• [Selected extract]
######

> We'd love to hear what you come up with and also to solve any
> problems you might encounter on your way. Please let us know. Please
> note that CouchDB at this point is not optimised. We are still in
> the 'getting it right' phase before we come to the 'getting it
> fast'. That said, CouchDB is plenty fast already, but there is also
> the potential to greatly speed up things.
So I'm trying a smaller version of this first (9 million records), and
I've hit a snag. I have some rather simple python code to read from
Postgres and write to couchdb (that uses couchdb-python, where 'db' is
a couchdb.client.Database object):
chunker = IteratorChunker(get_stuff())
while not chunker.done:
print "fetching"
chunk = chunker.next_chunk(1000)
if chunk:
print "Adding %d items, starting with %s" %
(len(chunk),chunk[0]['_id'])
db.update(chunk)
db.update(docs) (see <http://code.google.com/p/couchdb-python/source/browse/trunk/couchdb/client.py
>, line 360) uses the bulk API, like:
data = self.resource.post('_bulk_docs', content={'docs':
documents})
At apparently random points throughout this process, but almost always
before 15,000 records or so, the process dies with an exception, the
tail end of which looks like:
File "/System/Library/Frameworks/Python.framework/Versions/2.5/lib/
python2.5/httplib.py", line 707, in send
self.sock.sendall(str)
File "<string>", line 1, in sendall
socket.error: (54, 'Connection reset by peer')
If I have Futon up while it's running, I occasionally get a Javascript
error along the lines of "killed" (reproducing it is difficult) at the
same time.
I could have it catch the reset connection and re-try, but why would
this be happening?
|

######

• [What this exercise asks]
A: Answer these questions from the CouchDB post.
(i) How many records are in the smaller version being tried first?
(ii) Before about how many records does the process almost always die?
(iii) What error message appears at the end of the exception?
B: Does each statement agree with the CouchDB post? Answer yes or no, quoting the words that decide it.
(i) CouchDB is described as already optimized.
(ii) The code reads from Postgres and writes to CouchDB.
(iii) The Javascript error seen in Futon is easy to reproduce.
C: In the CouchDB post, write out everything from "If I have Futon" down to "this be happening?" again, replacing "Futon" with "the admin page".

• [Information supplied]
######

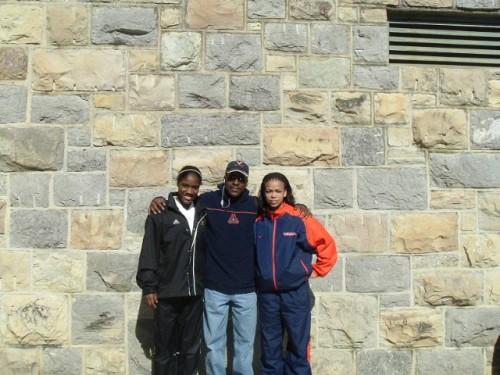 Panthers Elite Track & Field team members posing outdoors against a stone wall.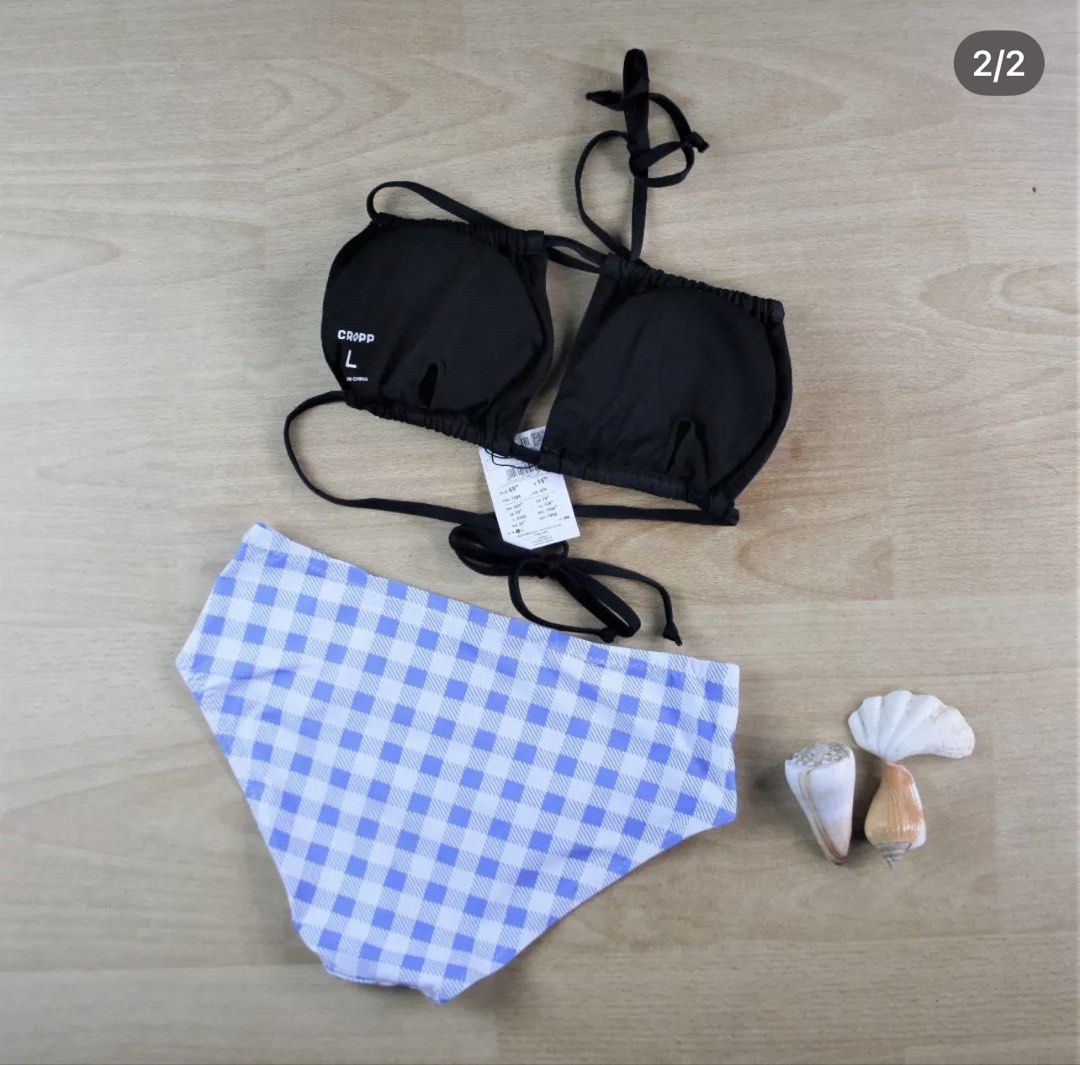 Cropp Black and Blue Gingham Bikini Set Size L (Category: Bikinis & Swimsuits) located in Bulacan. Submitted by peach1025 (Listing ID 1468499561, Image 2). Description: - Brand: Cropp - Condition: Brand new with original tags attached (unworn) - Size: L - Top: Black halter style - Bottoms: Purple and white gingham, high-waisted - Perfect for summer, pool parties, and beach getaways.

######

• [Answers for each item]
A:
(i) 9 million
(ii) 15,000
(iii) 'Connection reset by peer'

B:
(i) No: "CouchDB at this point is not optimised"
(ii) Yes: "read from Postgres and write to couchdb"
(iii) No: "reproducing it is difficult"

C:
If I have the admin page up while it's running, I occasionally get a Javascript
error along the lines of "killed" (reproducing it is difficult) at the
same time.
I could have it catch the reset connection and re-try, but why would
this be happening?